* start EXTRACTED ENTRIES *

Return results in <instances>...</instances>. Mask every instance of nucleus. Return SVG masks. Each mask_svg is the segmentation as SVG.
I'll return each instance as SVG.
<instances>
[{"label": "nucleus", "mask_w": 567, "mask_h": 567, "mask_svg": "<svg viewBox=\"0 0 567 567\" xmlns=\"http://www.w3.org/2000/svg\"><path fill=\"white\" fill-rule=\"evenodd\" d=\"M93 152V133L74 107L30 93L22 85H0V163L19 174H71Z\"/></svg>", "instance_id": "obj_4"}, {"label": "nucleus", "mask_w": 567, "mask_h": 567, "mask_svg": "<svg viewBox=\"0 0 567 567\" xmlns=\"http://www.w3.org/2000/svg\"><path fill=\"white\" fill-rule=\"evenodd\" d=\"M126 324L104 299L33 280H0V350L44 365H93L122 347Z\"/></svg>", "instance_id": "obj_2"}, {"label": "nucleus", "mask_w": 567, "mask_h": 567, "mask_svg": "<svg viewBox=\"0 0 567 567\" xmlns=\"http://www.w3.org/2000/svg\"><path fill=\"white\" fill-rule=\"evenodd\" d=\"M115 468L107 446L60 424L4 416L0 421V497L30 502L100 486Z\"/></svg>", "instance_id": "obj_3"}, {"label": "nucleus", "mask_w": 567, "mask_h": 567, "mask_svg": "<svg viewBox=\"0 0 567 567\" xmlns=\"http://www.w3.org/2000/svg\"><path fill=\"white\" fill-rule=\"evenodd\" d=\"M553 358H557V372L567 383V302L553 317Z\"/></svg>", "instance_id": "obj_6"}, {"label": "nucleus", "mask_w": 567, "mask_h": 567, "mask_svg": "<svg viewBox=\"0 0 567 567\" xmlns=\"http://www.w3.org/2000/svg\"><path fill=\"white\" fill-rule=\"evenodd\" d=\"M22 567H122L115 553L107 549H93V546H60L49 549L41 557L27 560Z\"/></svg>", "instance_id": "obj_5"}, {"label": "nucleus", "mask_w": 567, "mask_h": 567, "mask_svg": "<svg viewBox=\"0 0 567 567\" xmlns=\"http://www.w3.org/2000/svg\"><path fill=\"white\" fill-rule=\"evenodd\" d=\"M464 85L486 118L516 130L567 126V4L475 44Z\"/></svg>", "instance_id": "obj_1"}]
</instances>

* end EXTRACTED ENTRIES *

* [WORK REQUIRED]:
Edit the entries above by replacing "segmentation" with "outline" and keep everything else unchanged.

* [RESULT OF THIS TASK]:
Return results in <instances>...</instances>. Mask every instance of nucleus. Return SVG masks. Each mask_svg is the outline as SVG.
I'll return each instance as SVG.
<instances>
[{"label": "nucleus", "mask_w": 567, "mask_h": 567, "mask_svg": "<svg viewBox=\"0 0 567 567\" xmlns=\"http://www.w3.org/2000/svg\"><path fill=\"white\" fill-rule=\"evenodd\" d=\"M93 152V133L74 107L30 93L22 85H0V163L19 174H71Z\"/></svg>", "instance_id": "obj_4"}, {"label": "nucleus", "mask_w": 567, "mask_h": 567, "mask_svg": "<svg viewBox=\"0 0 567 567\" xmlns=\"http://www.w3.org/2000/svg\"><path fill=\"white\" fill-rule=\"evenodd\" d=\"M126 324L104 299L33 280H0V350L44 365H93L122 347Z\"/></svg>", "instance_id": "obj_2"}, {"label": "nucleus", "mask_w": 567, "mask_h": 567, "mask_svg": "<svg viewBox=\"0 0 567 567\" xmlns=\"http://www.w3.org/2000/svg\"><path fill=\"white\" fill-rule=\"evenodd\" d=\"M115 468L107 446L60 424L4 416L0 421V497L30 502L100 486Z\"/></svg>", "instance_id": "obj_3"}, {"label": "nucleus", "mask_w": 567, "mask_h": 567, "mask_svg": "<svg viewBox=\"0 0 567 567\" xmlns=\"http://www.w3.org/2000/svg\"><path fill=\"white\" fill-rule=\"evenodd\" d=\"M553 358H557V372L567 383V302L553 317Z\"/></svg>", "instance_id": "obj_6"}, {"label": "nucleus", "mask_w": 567, "mask_h": 567, "mask_svg": "<svg viewBox=\"0 0 567 567\" xmlns=\"http://www.w3.org/2000/svg\"><path fill=\"white\" fill-rule=\"evenodd\" d=\"M22 567H122L115 553L107 549H93V546H60L49 549L41 557L27 560Z\"/></svg>", "instance_id": "obj_5"}, {"label": "nucleus", "mask_w": 567, "mask_h": 567, "mask_svg": "<svg viewBox=\"0 0 567 567\" xmlns=\"http://www.w3.org/2000/svg\"><path fill=\"white\" fill-rule=\"evenodd\" d=\"M464 85L486 118L516 130L567 126V4L475 44Z\"/></svg>", "instance_id": "obj_1"}]
</instances>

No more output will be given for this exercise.